贾琮不成想能在西院儿碰见贾政。不过仔细想想这也是必然,这里可是人家的天下,莫说是碰见,就是人家把西院儿翻个底儿朝天也全由得人家乐意。
他不愿意见贾政,心里想着要躲开呢,可抬眼一望,只见四处皆是开阔处,莫说是房屋,就连假山树木都没有的。在这空荡荡的一片儿地界之中,他这位庶出的少爷就那么站在慕色之中,再显眼不过了。
贾政也没料到居然能碰见贾琮这小子,他原本心情大佳,正背着手欣赏雪后的美景,蓦然就见前头晃晃悠悠来了一人,仔细一瞧来的竟然是贾琮,政老爹登时满腹火起,新仇旧恨一齐涌上心头:
前些个日子他活得太窝囊,被他大哥贾赦一顿好打不说,还往他身上扣屎盆子,说是他调戏了贾琮房中的丫头,逼得他天大的委屈都无处诉的。更可气的是贾母明明知道了这事儿,却装做什么也不知道,任由贾赦和贾琮这一对畜牲张狂!
是可忍孰不可忍,他贾政何时吃过这么大的亏?
再则,本来贾赦世袭了父亲的官职,他就一辈子不服气呢,好容易自己这里熬得要出头了,女儿争气,眼看做了贵妃,儿子也争气,和北静王交好,谁知从哪里又窜出个贾琮来,生生又要和他争,他还怎么忍?
他恨不得把这小子五马分尸,再切成无数块儿,丢到池塘里喂王八!
贾政越想越气,登时就黑了脸,瞪着眼睛骂道:“小畜牲,你好端端来我家里做甚么,还不快死去!”
瞧他这咬牙切齿、双眼冒火的模样,可知真是恨极了贾琮。
贾琮无故被贾政这一顿恶骂,登时也是心头火起,当下反倒站定在原地,笑嘻嘻瞧着贾政问道:“畜牲骂谁?”
贾政怒火冲头,再见了贾琮这一副笑眯眯的神态,更是气得他几欲昏倒,当下也没多想,开口便回道:“畜生骂你!”
贾琮大乐,点头笑道:“不错,不错,原来畜生骂我,我自然不会和畜牲一般见识,就此别过……”
语毕,贾琮一闪身就要走。
贾政这时才反应过来自己在口头上吃了亏,登时气得满脸紫涨,一把拉住贾琮的衣服骂道:“小畜牲好无礼,看今日我不打死你才怪!”
贾琮躲避不及,被贾政扯住了袖子,又见他举拳要打,忙就闪避开,一面骂道:“畜牲当真无礼,好端端地又要打我做甚么?”
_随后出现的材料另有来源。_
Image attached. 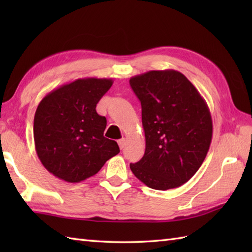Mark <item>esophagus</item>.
<instances>
[{
  "mask_svg": "<svg viewBox=\"0 0 252 252\" xmlns=\"http://www.w3.org/2000/svg\"><path fill=\"white\" fill-rule=\"evenodd\" d=\"M118 144H119L120 149H123L126 146V138H121V140L118 141Z\"/></svg>",
  "mask_w": 252,
  "mask_h": 252,
  "instance_id": "1",
  "label": "esophagus"
}]
</instances>
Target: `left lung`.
<instances>
[{
	"label": "left lung",
	"instance_id": "8db88e82",
	"mask_svg": "<svg viewBox=\"0 0 252 252\" xmlns=\"http://www.w3.org/2000/svg\"><path fill=\"white\" fill-rule=\"evenodd\" d=\"M142 105L145 154L130 168L158 190L176 189L200 168L212 140L206 100L183 73L152 70L130 79Z\"/></svg>",
	"mask_w": 252,
	"mask_h": 252
}]
</instances>
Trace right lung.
<instances>
[{"instance_id":"add662e5","label":"right lung","mask_w":252,"mask_h":252,"mask_svg":"<svg viewBox=\"0 0 252 252\" xmlns=\"http://www.w3.org/2000/svg\"><path fill=\"white\" fill-rule=\"evenodd\" d=\"M112 82L77 79L40 101L33 121L35 151L56 178L69 183L84 181L120 153L117 142L104 136L106 118L96 112V105Z\"/></svg>"}]
</instances>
贾政听他又在口头上讨自己便宜,张口闭口骂自己是畜牲,一时气得他脑子发昏,知道贾琮伶牙俐齿自己不是对手,当即也不再和他对嘴,一味拉着他就打,奈何贾琮年轻,手脚灵活,不仅打不到他,反倒被他没几下子就挣脱跑开了。
贾政这里使劲儿使大发了,被贾琮这么一闪,他老人家一时收不住,脚下一个趔趄差点儿就摔倒在地上。
政老爹如今已是年过半百,这猛地一闪,登时就觉得脑袋里嗡嗡乱响,眼前金星直冒,好悬一口气吐不上来就此昏倒。等他好容易站稳了身子,喘匀了气,贾琮早就闪身远远站在一边,笑嘻嘻说道:“二叔,您老年纪大了,怎地还是如此大的火气?再则,您也该好好保养身子,没事儿夜里早点子睡,像您那样癫狂到半夜,可不是找死么?别到时候女儿做了皇后,您老人家再早早命归黄泉了,那天大的福气让谁去享呢?”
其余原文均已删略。